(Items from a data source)
________

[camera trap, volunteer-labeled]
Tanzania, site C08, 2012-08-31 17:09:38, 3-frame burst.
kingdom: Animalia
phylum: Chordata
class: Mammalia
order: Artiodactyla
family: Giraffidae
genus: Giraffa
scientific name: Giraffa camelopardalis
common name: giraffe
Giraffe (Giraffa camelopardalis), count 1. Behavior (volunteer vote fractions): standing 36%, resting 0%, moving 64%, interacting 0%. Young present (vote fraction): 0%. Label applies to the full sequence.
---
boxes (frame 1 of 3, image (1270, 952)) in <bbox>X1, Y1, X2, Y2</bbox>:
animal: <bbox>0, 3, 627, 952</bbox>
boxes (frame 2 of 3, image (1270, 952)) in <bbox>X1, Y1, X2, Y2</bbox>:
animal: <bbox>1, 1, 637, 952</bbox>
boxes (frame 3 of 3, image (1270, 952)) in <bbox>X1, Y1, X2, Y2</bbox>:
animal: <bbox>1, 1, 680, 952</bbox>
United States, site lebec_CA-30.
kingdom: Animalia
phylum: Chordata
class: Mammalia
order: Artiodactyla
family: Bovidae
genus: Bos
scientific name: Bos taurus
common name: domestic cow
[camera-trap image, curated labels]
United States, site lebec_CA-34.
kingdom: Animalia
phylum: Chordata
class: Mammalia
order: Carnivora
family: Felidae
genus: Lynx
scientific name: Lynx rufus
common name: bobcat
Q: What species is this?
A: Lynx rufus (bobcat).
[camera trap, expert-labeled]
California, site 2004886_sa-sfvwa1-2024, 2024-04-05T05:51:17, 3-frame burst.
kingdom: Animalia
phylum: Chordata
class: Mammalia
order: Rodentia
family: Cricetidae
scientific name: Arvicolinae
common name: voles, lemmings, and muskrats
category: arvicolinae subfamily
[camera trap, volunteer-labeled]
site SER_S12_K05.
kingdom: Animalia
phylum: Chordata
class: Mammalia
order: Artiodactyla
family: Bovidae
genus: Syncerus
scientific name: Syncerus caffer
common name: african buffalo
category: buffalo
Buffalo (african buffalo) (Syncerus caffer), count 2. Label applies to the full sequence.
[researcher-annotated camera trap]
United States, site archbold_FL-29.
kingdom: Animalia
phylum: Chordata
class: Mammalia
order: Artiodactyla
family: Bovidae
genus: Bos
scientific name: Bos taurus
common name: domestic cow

________

Each record above should be repeated exactly.

- _Answer to this exercise_:
[camera trap, volunteer-labeled]
Tanzania, site C08, 2012-08-31 17:09:38, 3-frame burst.
kingdom: Animalia
phylum: Chordata
class: Mammalia
order: Artiodactyla
family: Giraffidae
genus: Giraffa
scientific name: Giraffa camelopardalis
common name: giraffe
Giraffe (Giraffa camelopardalis), count 1. Behavior (volunteer vote fractions): standing 36%, resting 0%, moving 64%, interacting 0%. Young present (vote fraction): 0%. Label applies to the full sequence.
---
boxes (frame 1 of 3, image (1270, 952)) in <bbox>X1, Y1, X2, Y2</bbox>:
animal: <bbox>0, 3, 627, 952</bbox>
boxes (frame 2 of 3, image (1270, 952)) in <bbox>X1, Y1, X2, Y2</bbox>:
animal: <bbox>1, 1, 637, 952</bbox>
boxes (frame 3 of 3, image (1270, 952)) in <bbox>X1, Y1, X2, Y2</bbox>:
animal: <bbox>1, 1, 680, 952</bbox>
United States, site lebec_CA-30.
kingdom: Animalia
phylum: Chordata
class: Mammalia
order: Artiodactyla
family: Bovidae
genus: Bos
scientific name: Bos taurus
common name: domestic cow
[camera-trap image, curated labels]
United States, site lebec_CA-34.
kingdom: Animalia
phylum: Chordata
class: Mammalia
order: Carnivora
family: Felidae
genus: Lynx
scientific name: Lynx rufus
common name: bobcat
Q: What species is this?
A: Lynx rufus (bobcat).
[camera trap, expert-labeled]
California, site 2004886_sa-sfvwa1-2024, 2024-04-05T05:51:17, 3-frame burst.
kingdom: Animalia
phylum: Chordata
class: Mammalia
order: Rodentia
family: Cricetidae
scientific name: Arvicolinae
common name: voles, lemmings, and muskrats
category: arvicolinae subfamily
[camera trap, volunteer-labeled]
site SER_S12_K05.
kingdom: Animalia
phylum: Chordata
class: Mammalia
order: Artiodactyla
family: Bovidae
genus: Syncerus
scientific name: Syncerus caffer
common name: african buffalo
category: buffalo
Buffalo (african buffalo) (Syncerus caffer), count 2. Label applies to the full sequence.
[researcher-annotated camera trap]
United States, site archbold_FL-29.
kingdom: Animalia
phylum: Chordata
class: Mammalia
order: Artiodactyla
family: Bovidae
genus: Bos
scientific name: Bos taurus
common name: domestic cow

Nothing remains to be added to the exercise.